Lá em Sombrio eu atendia uma média de 25 a 30
pessoas por dia. E a coisa que eu mais tinha de escrever era a data nos
receituários. Isso me fazia ver o tempo passando. E passava rápido, porque o
trabalho era bom. Nada (ou quase nada) era automático e cada consulta uma
oportunidade nova de aprender e ensinar.
Conheci
o verdadeiro poder da vontade, poder esse que pode passar desapercebido por
toda uma vida, sem nem desconfiar que temos. Pacientes que chegaram a mim
fumando 60 cigarros por dia e, mesmo em meio a conturbados contextos
familiares, conseguiram parar de fumar. Os que emagreceram da forma correta, as
que tiveram coragem de largar o emprego, as que se deram chance a novos
relacionamentos após os 50 ou 60 anos. Os que entenderam que as coisas são como
são, e não como a gente quer. Mas mesmo assim, há coisas que dependem da gente,
e outras não.
Por trás disso tudo, eu entendi que de tudo o
que eu fazia, aquilo que mais ajudava, o que mais fazia sentido e diferença, não
dependia de eu ser ou não ser médico. As pessoas podem ajudar a mudar a vida umas das outras a qualquer momento.
O fato de você desejar bom dia, apertar com
vontade a mão de quem lhe responde, sorrir e olhar diretamente nos olhos pode
causar um impacto extremamente positivo.
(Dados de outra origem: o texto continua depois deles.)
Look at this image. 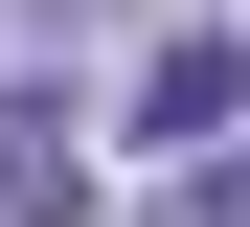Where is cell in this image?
<instances>
[{
	"mask_svg": "<svg viewBox=\"0 0 250 227\" xmlns=\"http://www.w3.org/2000/svg\"><path fill=\"white\" fill-rule=\"evenodd\" d=\"M228 114H250V23H182V45L137 68V114H114V136H137V159H182V136H228Z\"/></svg>",
	"mask_w": 250,
	"mask_h": 227,
	"instance_id": "6da1fadb",
	"label": "cell"
}]
</instances>
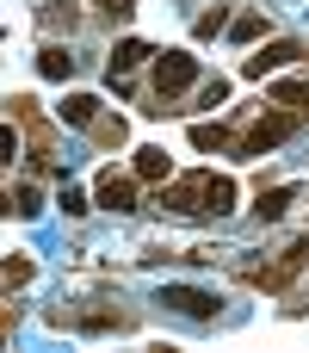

Mostrar interesse e atenção é
fundamental, mas até aí nenhuma grande novidade. Conheci duas grandes armas que
mudam o dia, e talvez a vida das pessoas com quem a gente convive, e como
expus, não precisa ser médico para usar.
Trata-se da capacidade de elogiar e de confiar.
Experimente. Veja, quando, seja de forma particular ou pública, você elogia
alguém. Ressalta suas virtudes, diz-lhe o quão importante ela é para os outros,
para si, e para ti. Mostre pra ela quantas pequenas boas coisas ela faz durante
o dia, e durante a vida, mas que passam desapercebidas pois o foco está sempre
voltado para qualquer outra coisa.
Pegue todas essas virtudes, e deposite sua
confiança nelas. Olhe fundo nos olhos e diga “Você é um pessoa muito boa, gosto
de você e confio em você. Vai fundo que eu tenho certeza que você consegue.” Ou
ainda “Vamos conseguir juntos”.
Não tenha medo de se aproximar das pessoas, é
possível ser afetuoso de forma muito respeitosa em qualquer relação. A medicina
nada mais é do que uma relação interpessoal dentro de um contexto. Não é
possível realmente fazer a diferença na vida de alguém sem envolver-se com ela.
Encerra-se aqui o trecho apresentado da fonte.